Había un sino trágico desde la corrupción que permitió a un personaje como Cuauhtémoc asumir la alcaldía del Ayuntamiento de Cuernavaca: una constancia falsa de residencia y una candidatura motivada por un contrato millonario. El daño provocado por los hermanos Yáñez es insuperable, el de Hugo Eric Flores, también. Sí, hemos sido el ridículo al elegir a un príncipe desnudo e idiota (engreído y corto de entendimiento), resultado del azar y la probabilidad a que siempre nos conducen las sinergias y el arrebato del perverso juego de gran parte de las élites políticas y empresariales locales, advenedizas y ambiciosas, mercenarias.

Quienes han rodeado al “gobernagol” de Morelos, sus asesores y lambiscones, zanjaron su popularidad como futbolista de su posible eficacia o funcionalidad como gobernador. Tenemos que aprender, en la Democracia no se puede permitir los excesos de la mediocridad. Los votantes también nos extralimitamos cuando optamos por cualquiera como representante, con el que llega no sin derecho sino sin mérito, aptitudes y actitudes, sin experiencia ni competencias para desempeñar un cargo de representación popular o un puesto público. Elegir mal tiene costos irreparables.

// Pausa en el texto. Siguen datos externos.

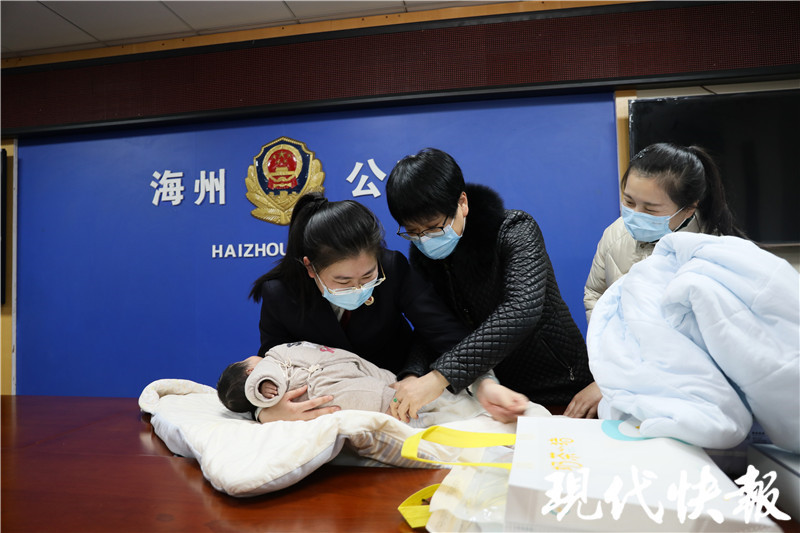 朝阳24小时套医保卡(24小时套医保卡联系方式)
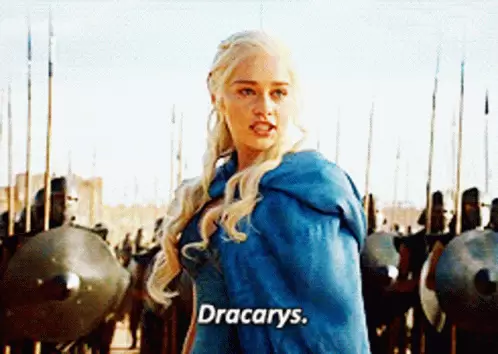 dracarys-game-of-thrones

No necesitamos ni influencers ni celebridades colonizadoras o privilegiadas, necesitamos una nueva generación de morelenses que hagan de la política y el servicio público un compromiso inexpugnable para que Morelos salga de la tragedia de la miseria y la violencia en que se encuentra a consecuencia de la corrupción y la mediocridad de más de un siglo de gobiernos corruptos. Son contados los momentos de excepción.

¿Pero qué nos podemos esperar de los de afuera, que no hayan sido capaces de demostrarnos los de aquí adentro? Los de casa también han sido, y son, una horda de vividores, chapulines impresentables acomodados al pragmatismo que también impera en estos tiempos electorales. Ejemplos sobran, lo que aquí falta es espacio. No me preocupa, ustedes saben la lista que refiero, lo mismo en la escena estatal que municipal.

No nos confundamos, es política, no es religión. Para consolidar cualquier proyecto de transformación, es necesario superar este episodio de vergüenza que ha representado el gobierno de la ineptocracia, como el oprobio que representó la corrupción del graquismo, hoy con asiento renovado en el Frente Amplio Progresista, encabezado por Lucía Meza, y que amenaza con retornar.

Lo he dicho, Margarita González Saravia tiene una oportunidad impostergable, pero si no es cultural, no es transformación. En Morelos necesitamos inaugurar nuevas formas de hacer política. Su pueblo nos lo ha demostrado históricamente a través de sus luchas ancestrales en defensa de su dignidad. Su corazón es indómito, es rebeldía, pero también es fe.

En esta historia que se escribe no hubo sacrificio de Cuauhtémoc si acaso, ocaso.